As a general guideline, if the golfer’s 38″/5-iron clubhead speed is under 75mph or handicap over 18, don’t always expect to include a 5 iron in the set makeup. If the golfer’s 38″/5-iron clubhead speed is under 65mph or handicap is over 24, that may mean no 5 and 6 iron in the set makeup. Of course these are simply guidelines. The actual set makeup decision should be made on the basis of the results of the golfer’s test hits with the 5 and 6 iron.
For the wedges, it is OK for the golfer to keep their present SW and LW, especially if they have a high level of confidence in the clubs. From our research, we believe strongly that a real benefit of single length comes from the consistency of having the same exact swing feel in every full swing club. Yes, golfers may hit full swing shots with the SW and LW, but for most players, the vast majority of shots they hit with the SW/LW are less than full swing shots. That plus the fact many golfers may have a real sense of confidence in their SW and LW means if they want to keep these clubs, it won’t detract from the swing consistency benefit of single length.
What about the other clubs in the set? Should we be thinking about single length for the hybrids or fairway woods above the first Sterling single length iron?
Fit the other clubs in the set above the lowest loft Sterling iron the same way you would fit the rest of the set above the lowest loft in a conventional set of irons. Note the distance the golfer hits the lowest loft iron he can hit with reasonable consistency and height. Add 15 yards to that number and look for the hybrid or fairway wood at a normal but not too long of a length that allow the golfer to hit the ball that far.
Then add 15 yds to the distance of that first hybrid or wood above the lowest loft iron chosen for the golfer, and keep working your way back from that point to the driver.
Regarding the potential for single length hybrids or woods, at this point we do not yet see the level of potential benefits for single length hybrids or woods that we do for the irons. A big reason for our belief is because with the single length irons, the golfer would have 5, 6, 7 or even 8 clubs that all would possess the same exact swing feel. During the course of repeated rounds over weeks and months, the golfer will hit more combined shots with the set of single length irons and wedges than with the hybrids and woods. That means more of a chance for the duplicate swing feel of all the irons to have an effect on shot consistency.
With hybrids and woods, the golfer may only have 3 or 4 total clubs. Distance being of high importance with the woods means one single length for all the hybrids and woods could result in a loss of distance with the woods.
In short, it’s not impossible for a version of single length hybrids and woods to be able to evolve, but it would take a bit of work to determine the length and the lofts to make such an addition of tangible benefit to golfers.

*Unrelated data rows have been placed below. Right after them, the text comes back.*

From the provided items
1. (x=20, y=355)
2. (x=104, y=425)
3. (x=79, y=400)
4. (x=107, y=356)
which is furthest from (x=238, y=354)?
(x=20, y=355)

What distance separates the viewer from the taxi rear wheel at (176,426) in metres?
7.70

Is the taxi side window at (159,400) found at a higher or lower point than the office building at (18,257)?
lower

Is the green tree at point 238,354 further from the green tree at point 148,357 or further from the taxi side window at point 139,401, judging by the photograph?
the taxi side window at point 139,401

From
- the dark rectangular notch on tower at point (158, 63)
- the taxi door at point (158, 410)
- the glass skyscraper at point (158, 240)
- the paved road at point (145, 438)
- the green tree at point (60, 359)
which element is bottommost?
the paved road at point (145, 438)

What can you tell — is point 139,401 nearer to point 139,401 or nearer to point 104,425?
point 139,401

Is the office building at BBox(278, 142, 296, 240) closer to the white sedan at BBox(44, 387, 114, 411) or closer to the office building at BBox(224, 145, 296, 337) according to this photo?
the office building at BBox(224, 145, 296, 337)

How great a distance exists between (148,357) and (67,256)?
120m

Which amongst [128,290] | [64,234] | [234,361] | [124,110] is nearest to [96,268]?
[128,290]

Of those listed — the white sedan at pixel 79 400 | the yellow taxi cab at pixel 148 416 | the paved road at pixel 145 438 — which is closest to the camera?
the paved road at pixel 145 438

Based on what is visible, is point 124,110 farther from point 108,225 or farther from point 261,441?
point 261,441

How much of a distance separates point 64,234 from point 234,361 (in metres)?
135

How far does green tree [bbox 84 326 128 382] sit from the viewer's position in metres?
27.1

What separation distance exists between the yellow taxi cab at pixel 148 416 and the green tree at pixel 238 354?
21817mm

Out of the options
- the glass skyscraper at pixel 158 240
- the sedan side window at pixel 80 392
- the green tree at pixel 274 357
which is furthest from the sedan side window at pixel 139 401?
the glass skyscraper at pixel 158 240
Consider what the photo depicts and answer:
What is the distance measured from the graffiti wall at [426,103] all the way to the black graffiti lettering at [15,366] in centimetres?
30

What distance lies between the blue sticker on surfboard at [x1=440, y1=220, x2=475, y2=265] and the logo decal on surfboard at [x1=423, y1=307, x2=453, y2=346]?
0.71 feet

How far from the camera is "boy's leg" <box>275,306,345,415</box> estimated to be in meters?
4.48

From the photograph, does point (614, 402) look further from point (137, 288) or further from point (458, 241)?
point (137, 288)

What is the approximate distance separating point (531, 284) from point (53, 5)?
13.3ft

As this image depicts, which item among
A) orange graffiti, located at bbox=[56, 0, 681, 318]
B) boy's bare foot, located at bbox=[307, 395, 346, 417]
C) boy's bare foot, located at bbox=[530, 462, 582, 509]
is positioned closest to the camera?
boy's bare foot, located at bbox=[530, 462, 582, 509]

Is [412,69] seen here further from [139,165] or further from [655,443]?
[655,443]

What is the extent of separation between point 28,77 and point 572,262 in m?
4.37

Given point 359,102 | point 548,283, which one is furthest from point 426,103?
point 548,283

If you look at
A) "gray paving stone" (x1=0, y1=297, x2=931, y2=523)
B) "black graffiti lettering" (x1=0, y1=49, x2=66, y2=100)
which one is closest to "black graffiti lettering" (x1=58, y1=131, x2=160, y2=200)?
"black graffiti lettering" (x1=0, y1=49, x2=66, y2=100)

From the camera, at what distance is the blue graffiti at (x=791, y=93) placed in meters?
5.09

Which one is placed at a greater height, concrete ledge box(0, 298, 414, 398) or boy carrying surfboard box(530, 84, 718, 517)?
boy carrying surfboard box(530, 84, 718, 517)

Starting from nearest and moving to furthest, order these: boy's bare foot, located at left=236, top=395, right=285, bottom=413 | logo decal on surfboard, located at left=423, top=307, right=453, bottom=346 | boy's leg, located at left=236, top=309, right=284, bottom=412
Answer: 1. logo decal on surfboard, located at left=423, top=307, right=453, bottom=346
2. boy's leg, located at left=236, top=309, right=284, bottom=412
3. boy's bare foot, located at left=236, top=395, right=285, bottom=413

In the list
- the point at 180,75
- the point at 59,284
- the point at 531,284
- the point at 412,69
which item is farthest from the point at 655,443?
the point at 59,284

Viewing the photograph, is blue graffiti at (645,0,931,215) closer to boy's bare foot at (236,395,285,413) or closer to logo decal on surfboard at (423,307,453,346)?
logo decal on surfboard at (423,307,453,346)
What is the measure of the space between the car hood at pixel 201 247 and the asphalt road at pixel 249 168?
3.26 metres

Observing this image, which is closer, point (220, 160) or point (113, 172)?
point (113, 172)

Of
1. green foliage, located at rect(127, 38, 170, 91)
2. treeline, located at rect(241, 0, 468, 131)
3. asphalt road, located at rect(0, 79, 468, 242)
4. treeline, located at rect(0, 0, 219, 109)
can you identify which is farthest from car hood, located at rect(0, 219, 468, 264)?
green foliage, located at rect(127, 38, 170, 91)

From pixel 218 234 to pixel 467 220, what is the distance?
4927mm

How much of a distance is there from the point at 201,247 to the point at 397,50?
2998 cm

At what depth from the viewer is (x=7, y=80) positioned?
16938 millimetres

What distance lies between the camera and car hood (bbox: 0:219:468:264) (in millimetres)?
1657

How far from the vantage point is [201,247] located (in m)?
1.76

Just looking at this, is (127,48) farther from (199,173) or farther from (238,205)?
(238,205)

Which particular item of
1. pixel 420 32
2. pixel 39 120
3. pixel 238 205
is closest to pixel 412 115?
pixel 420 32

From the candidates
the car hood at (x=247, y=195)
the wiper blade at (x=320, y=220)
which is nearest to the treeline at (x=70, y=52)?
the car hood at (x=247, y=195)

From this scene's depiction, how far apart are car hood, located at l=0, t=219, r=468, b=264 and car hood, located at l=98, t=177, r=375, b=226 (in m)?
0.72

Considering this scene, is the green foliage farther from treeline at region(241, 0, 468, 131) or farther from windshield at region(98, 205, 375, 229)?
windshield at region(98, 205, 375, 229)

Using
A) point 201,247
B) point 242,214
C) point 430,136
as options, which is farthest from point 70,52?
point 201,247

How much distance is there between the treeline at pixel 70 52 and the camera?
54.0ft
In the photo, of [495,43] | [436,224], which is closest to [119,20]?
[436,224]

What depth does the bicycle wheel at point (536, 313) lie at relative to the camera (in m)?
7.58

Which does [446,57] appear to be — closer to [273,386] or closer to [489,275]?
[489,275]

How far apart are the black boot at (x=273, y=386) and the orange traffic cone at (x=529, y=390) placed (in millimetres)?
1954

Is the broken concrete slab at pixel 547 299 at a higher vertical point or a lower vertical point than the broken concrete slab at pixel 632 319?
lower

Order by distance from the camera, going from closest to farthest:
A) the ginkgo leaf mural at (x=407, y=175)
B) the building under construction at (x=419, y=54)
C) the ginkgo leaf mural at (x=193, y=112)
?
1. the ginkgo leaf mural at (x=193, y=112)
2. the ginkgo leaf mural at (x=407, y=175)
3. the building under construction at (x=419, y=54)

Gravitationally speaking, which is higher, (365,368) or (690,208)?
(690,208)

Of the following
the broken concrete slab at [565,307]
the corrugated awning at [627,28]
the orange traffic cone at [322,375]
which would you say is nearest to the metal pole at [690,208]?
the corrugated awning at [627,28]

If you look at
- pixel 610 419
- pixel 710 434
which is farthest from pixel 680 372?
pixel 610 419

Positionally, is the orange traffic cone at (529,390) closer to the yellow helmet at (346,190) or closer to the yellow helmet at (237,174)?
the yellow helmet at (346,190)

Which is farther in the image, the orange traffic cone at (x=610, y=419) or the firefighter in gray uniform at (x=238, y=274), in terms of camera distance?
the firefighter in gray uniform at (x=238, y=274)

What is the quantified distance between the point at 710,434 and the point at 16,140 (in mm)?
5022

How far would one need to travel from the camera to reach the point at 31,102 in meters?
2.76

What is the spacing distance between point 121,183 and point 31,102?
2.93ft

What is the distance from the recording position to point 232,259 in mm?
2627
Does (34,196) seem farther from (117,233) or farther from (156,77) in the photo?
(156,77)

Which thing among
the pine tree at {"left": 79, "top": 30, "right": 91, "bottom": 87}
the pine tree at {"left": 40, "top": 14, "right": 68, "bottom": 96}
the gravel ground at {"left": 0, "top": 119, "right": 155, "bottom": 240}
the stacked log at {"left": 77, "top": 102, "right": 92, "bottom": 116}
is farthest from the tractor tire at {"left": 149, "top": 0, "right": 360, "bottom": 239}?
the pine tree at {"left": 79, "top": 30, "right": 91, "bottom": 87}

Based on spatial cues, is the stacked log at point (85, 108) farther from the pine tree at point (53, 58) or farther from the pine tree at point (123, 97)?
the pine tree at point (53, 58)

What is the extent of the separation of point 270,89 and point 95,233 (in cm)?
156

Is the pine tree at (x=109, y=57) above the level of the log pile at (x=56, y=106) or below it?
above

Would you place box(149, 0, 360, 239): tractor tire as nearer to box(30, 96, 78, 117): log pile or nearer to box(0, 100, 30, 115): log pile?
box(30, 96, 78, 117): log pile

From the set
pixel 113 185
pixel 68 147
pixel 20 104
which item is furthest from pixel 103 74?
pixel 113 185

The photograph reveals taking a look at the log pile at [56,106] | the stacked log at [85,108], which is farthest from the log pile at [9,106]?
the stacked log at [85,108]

So stick with what you’ve got for the Driver, Fairways and Hybrids in your bag for now.
Which set is right for me?
Both sets work and you will have to chose based on your budget. Both are new and there are not enough sets of either out there to get enough feedback to determine a clear favorite for playability yet. Nor is there enough feedback to determine exactly who get more benefit and how much. We can go on what we believe we know to be true.
- It’s a lot easier to hit a shorter club than a longer club.
- A 7 iron or an 8 iron will be shorter than a 4, 5, or 6 iron.
- As long as a 4 iron goes as far as it should it doesn’t matter how long the club is.
- As long as a wedge goes as far as it should it doesn’t matter how long the club is.
- One swing for one length is easier to master than 8 swing for 8 lengths.
- The more consistent you are the better you will hit your golf shots
- The better you hit your golf shots the lower you will score.
As I get more feedback on how much of each of the above actually is to report I will share it with you.